▶ Поставленная задача A
Проверьте, согласуются ли с текстом о речи Достоевского следующие утверждения: (i) Островский произнес свои слова на обеде 7‑го июня; (ii) Достоевскому было свойственно все отвергать и исключать; (iii) партия поклонников Пушкина почитала его последние пятьдесят лет. Для каждого утверждения ответьте «да» или «нет» и дословно процитируйте решающие слова текста.

▶ Показанный текст
====================

Итак, то, что случилось, было естественно и неизбежно. На пушкинском торжестве должна была одержать верх та партия, которая во всё продолжение последних тридцати лет питала и исповедовала поклонение Пушкину, и Достоевский, самый важный и деятельный представитель этой партии, должен был получить венок первенства, как то, что ему принадлежало по всем правам и заслугам.

Надеюсь, я верно рассказал историю, которой был свидетелем. Другое истолкование едва ли возможно ей дать – и из моего рассказа, может быть, станет понятно читателям, почему я испытывал большую радость. Всё еще исполненный торжественным волнением праздника и мыслями о его значении, я повторял про себя милые слова А. Н. Островского, сказанные им на обеде 7‑го июня: «Будем веселиться – сегодня на нашей улице праздник!» Чем кто больше любил русскую литературу, и следовательно Пушкина, тем больше ему и досталось радости на этом торжестве.

Но на речь Достоевского и можно, и следует взглянуть еще с другой стороны. Зажигающее действие этой речи много зависело от того, что на ней лежит печать особенного настроения, свойственного Достоевскому. Именно тут сказалась его широкая способность всему симпатизировать, его уменье примирять в себе, по-видимому, несогласимые настроения, его стремление ничего не отвергать, ничего не исключать безусловно и оставаться верным в любви к тому, что раз он полюбил.

Можно вообще сказать, что с него можно брать пример в двух отношениях: он не только может быть образцом истинного консерватора, но и образцом того, как следует нам держать себя в отношении к тому, с чем мы враждуем, что считаем ложным и гибельным. По направлению, по духу он самый широкий из современных писателей, и потому естественна его любовь к самому широкому из наших гениев, к Пушкину.

====================

▶ Входные записи
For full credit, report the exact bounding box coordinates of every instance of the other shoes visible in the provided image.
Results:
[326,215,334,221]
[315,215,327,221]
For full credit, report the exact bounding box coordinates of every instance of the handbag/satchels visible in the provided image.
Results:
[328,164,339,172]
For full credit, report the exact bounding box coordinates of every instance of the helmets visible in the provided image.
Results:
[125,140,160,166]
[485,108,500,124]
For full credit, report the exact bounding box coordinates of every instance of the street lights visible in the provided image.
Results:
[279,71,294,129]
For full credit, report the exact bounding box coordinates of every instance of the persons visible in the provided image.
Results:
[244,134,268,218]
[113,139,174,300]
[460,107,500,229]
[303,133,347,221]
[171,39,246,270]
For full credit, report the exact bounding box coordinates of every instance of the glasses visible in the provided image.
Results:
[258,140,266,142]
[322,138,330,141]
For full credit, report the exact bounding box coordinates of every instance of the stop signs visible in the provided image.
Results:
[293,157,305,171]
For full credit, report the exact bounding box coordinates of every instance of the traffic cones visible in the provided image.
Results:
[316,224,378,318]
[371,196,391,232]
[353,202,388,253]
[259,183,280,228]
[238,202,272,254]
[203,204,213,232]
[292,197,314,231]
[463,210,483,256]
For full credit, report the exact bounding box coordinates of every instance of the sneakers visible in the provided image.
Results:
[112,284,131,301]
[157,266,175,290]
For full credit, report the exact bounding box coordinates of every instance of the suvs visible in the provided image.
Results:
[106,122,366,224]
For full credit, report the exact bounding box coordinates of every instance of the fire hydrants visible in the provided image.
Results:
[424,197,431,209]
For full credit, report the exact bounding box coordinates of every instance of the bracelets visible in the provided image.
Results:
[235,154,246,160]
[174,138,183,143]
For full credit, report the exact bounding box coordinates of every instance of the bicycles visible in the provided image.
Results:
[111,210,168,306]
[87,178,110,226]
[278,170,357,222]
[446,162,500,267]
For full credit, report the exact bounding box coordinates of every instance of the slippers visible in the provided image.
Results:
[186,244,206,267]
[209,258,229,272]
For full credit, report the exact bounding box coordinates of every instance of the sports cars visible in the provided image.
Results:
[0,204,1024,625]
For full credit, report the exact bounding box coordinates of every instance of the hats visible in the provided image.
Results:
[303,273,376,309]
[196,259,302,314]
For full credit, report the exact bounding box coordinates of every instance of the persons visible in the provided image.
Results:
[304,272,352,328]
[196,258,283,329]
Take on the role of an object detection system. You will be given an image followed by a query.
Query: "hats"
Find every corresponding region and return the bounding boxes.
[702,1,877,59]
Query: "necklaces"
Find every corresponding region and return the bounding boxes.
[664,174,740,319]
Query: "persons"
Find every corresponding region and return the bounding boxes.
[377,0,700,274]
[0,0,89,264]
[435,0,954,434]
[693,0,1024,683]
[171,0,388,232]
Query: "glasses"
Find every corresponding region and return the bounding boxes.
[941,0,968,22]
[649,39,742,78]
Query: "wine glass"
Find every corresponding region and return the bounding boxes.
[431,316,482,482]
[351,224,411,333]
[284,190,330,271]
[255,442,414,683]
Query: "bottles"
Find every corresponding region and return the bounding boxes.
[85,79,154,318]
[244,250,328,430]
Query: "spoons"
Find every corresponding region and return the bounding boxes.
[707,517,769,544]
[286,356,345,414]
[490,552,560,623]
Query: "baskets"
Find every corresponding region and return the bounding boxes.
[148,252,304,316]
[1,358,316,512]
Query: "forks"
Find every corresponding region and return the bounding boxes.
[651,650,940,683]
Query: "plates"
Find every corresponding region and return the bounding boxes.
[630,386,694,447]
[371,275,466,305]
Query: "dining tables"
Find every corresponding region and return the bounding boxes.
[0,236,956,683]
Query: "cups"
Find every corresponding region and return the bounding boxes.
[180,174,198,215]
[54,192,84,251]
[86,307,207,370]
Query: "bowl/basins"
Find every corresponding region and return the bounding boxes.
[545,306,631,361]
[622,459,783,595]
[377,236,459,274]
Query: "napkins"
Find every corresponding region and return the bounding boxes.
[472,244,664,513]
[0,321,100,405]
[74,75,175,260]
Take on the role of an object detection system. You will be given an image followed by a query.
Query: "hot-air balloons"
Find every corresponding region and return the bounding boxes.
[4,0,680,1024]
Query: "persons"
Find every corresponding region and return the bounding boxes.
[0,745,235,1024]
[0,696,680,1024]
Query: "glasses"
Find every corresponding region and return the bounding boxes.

====================

▶ Поставленная задача B
Приведите строки входных записей от строки с «suvs visible in the provided image.» до строки с «[174,138,183,143]» включительно в виде JSON-списка строк, по одной строке списка на каждую строку записей, без пустых строк.

▶ Письменный ответ A
(i) Да: «сказанные им на обеде 7‑го июня».
(ii) Нет: «его стремление ничего не отвергать, ничего не исключать безусловно».
(iii) Нет: «во всё продолжение последних тридцати лет».

▶ Письменный ответ B
[
  "For full credit, report the exact bounding box coordinates of every instance of the suvs visible in the provided image.",
  "Results:",
  "[106,122,366,224]",
  "For full credit, report the exact bounding box coordinates of every instance of the fire hydrants visible in the provided image.",
  "Results:",
  "[424,197,431,209]",
  "For full credit, report the exact bounding box coordinates of every instance of the bracelets visible in the provided image.",
  "Results:",
  "[235,154,246,160]",
  "[174,138,183,143]"
]